Durante el encuentro mantenido en el Palacio de la Moncloa, el presidente del Gobierno, Pedro Sánchez, y el comisionado general de la Agencia de Naciones Unidas para los Refugiados de Palestina en Oriente Próximo (UNRWA), Philippe Lazzarini, trataron la situación internacional actual y la grave crisis humanitaria que enfrentan los palestinos en Gaza. Según consignó Moncloa, Sánchez manifestó expresamente su inquietud sobre el empeoramiento de las condiciones en la región tras el inicio del conflicto en Irán, insistiendo en que la comunidad internacional debe mantener la atención sobre Gaza a pesar de la escalada de tensión en Oriente Medio.
Según publicó el medio, Sánchez transmitió a Lazzarini la idea de que "no podemos permitir que la grave situación humanitaria en Gaza caiga en el olvido". A través de un mensaje en la red social X luego de la reunión, el mandatario reafirmó lo expresado durante el encuentro, recalcando el respaldo "incondicional" de España a la labor de la UNRWA, a la que describió como un "pilar esencial para millones de palestinos". El presidente expuso ante el responsable de la agencia humanitaria la necesidad de que Naciones Unidas y otras organizaciones puedan operar en los territorios palestinos sin obstáculos y dentro del marco del derecho internacional, en línea con lo que Moncloa informó tras el diálogo celebrado.
El medio comentó que, entre los temas abordados, Sánchez destacó que la tregua formal entre Israel y las autoridades palestinas no ha tenido como consecuencia una llegada efectiva de la paz en la zona. En este sentido, expresó que la situación continúa siendo alarmante a pesar del alto el fuego, y que las condiciones humanitarias han seguido deteriorándose. Según informó Moncloa, el presidente subrayó la importancia de no desviar la atención internacional a pesar de la intensificación del conflicto regional con Irán, reiterando el compromiso de España con los derechos de los ciudadanos palestinos.
De acuerdo con la información difundida por el Gobierno, en la misma jornada el Consejo de Ministros aprobó un nuevo paquete de ayuda humanitaria destinado a Líbano, valorado en 9 millones de euros.

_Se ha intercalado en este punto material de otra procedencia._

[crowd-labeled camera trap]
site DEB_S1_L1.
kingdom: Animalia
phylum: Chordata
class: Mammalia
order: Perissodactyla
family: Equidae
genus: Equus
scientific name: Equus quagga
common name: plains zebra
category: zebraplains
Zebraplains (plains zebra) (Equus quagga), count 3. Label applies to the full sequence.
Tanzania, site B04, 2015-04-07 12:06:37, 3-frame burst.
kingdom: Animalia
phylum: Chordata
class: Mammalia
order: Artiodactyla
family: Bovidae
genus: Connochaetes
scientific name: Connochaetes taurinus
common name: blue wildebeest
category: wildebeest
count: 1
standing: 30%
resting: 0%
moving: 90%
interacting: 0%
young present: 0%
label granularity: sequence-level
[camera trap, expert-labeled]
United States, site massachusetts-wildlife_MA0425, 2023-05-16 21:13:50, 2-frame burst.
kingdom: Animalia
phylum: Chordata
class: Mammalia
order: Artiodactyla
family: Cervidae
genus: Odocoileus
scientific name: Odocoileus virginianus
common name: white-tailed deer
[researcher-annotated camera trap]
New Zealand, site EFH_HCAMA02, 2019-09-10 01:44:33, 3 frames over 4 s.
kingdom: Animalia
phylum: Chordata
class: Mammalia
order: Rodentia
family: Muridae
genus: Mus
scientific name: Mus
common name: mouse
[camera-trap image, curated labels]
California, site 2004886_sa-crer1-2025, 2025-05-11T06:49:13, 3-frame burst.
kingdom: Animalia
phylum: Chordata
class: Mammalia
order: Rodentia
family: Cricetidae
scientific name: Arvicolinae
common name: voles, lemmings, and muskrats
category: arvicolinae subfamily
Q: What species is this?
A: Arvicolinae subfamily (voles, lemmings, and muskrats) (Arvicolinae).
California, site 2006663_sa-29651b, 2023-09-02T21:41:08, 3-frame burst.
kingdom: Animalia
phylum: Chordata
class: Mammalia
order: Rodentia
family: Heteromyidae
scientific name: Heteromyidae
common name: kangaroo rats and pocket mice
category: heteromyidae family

Esta intervención humanitaria tiene como objetivo paliar la situación de los refugiados palestinos residentes en territorio libanés, así como otras necesidades causadas por la actual coyuntura de violencia. El Ejecutivo español justificó el envío urgente de alimentos y suministros sanitarios esenciales tras las acciones recientes de Israel, que han producido la muerte de más de 500 personas en una operación militar contra la milicia proiraní Hezbolá.
El ministro de Asuntos Exteriores, José Manuel Albares, expuso al finalizar el Consejo de Ministros que una posible incursión terrestre israelí en Libano tendría consecuencias negativas y que, a juicio del Gobierno, representaría un "tremendo error". Según detalló el medio, Albares expresó su preocupación por la intensificación de las hostilidades y enfatizó la necesidad de que se evite una escalada que pueda agravar aún más la situación regional y, especialmente, el padecimiento de los refugiados palestinos.
El medio explicó que la postura de España se mantiene en la defensa del derecho internacional y en el refuerzo de la ayuda humanitaria bajo el auspicio de las agencias de Naciones Unidas, reflejando tanto el respaldo político a la UNRWA como el compromiso directo a través del envío de materiales de primera necesidad. Según continuó Moncloa en su comunicado, el Ejecutivo español considera esencial que la comunidad internacional no relegue la crisis en Gaza a un segundo plano pese al aumento de las tensiones derivadas del conflicto con Irán y del riesgo de expansión de la violencia en la región.
A lo largo del encuentro con Lazzarini y en las declaraciones posteriores, Sánchez reiteró la postura de apoyo permanente de España a la UNRWA y a la protección de los derechos de los refugiados palestinos. Según resumió Moncloa, la labor de esta agencia se mantiene como una referencia imprescindible para la atención de millones de personas en situación de vulnerabilidad y constituye un canal prioritario para la cooperación internacional impulsada desde el Gobierno español.